··· PROVIDED RECORDS

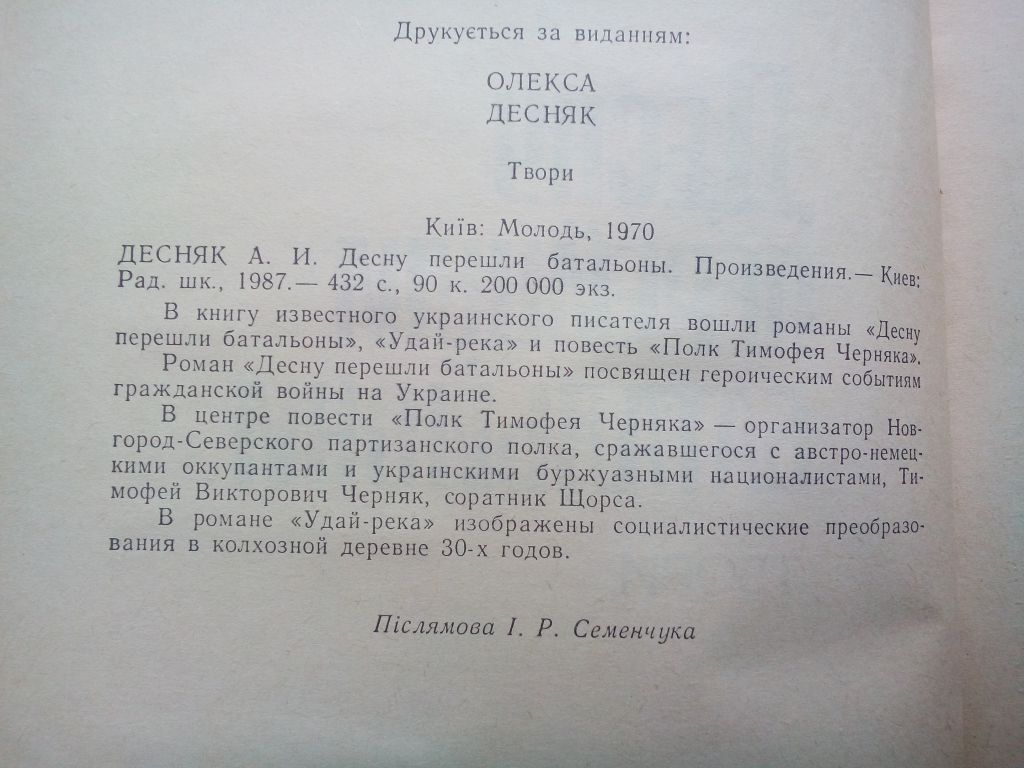 Друкується за виданням:

ОЛЕКСА
ДЕСНЯК

Твори

Київ: Молодь, 1970

ДЕСНЯК А. И. Десну перешли батальоны. Произведения.— Киев: Рад. шк., 1987.— 432 с., 90 к. 200 000 экз.

В книгу известного украинского писателя вошли романы «Десну перешли батальоны», «Удай-река» и повесть «Полк Тимофея Черняка».

Роман «Десну перешли батальоны» посвящен героическим событиям гражданской войны на Украине.

В центре повести «Полк Тимофея Черняка» — организатор Новгород-Северского партизанского полка, сражавшегося с австро-немецкими оккупантами и украинскими буржуазными националистами, Тимофей Викторович Черняк, соратник Щорса.

В романе «Удай-река» изображены социалистические преобразования в колхозной деревне 30-х годов.

Післямова І. Р. Семенчука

······

Would you copy, unchanged, the stretch of the records above that begins at the line containing "Київ: Молодь, 1970" and ends at the line containing "В центре повести", and only that?

Київ: Молодь, 1970

ДЕСНЯК А. И. Десну перешли батальоны. Произведения.— Киев: Рад. шк., 1987.— 432 с., 90 к. 200 000 экз.

В книгу известного украинского писателя вошли романы «Десну перешли батальоны», «Удай-река» и повесть «Полк Тимофея Черняка».

Роман «Десну перешли батальоны» посвящен героическим событиям гражданской войны на Украине.

В центре повести «Полк Тимофея Черняка» — организатор Новгород-Северского партизанского полка, сражавшегося с австро-немецкими оккупантами и украинскими буржуазными националистами, Тимофей Викторович Черняк, соратник Щорса.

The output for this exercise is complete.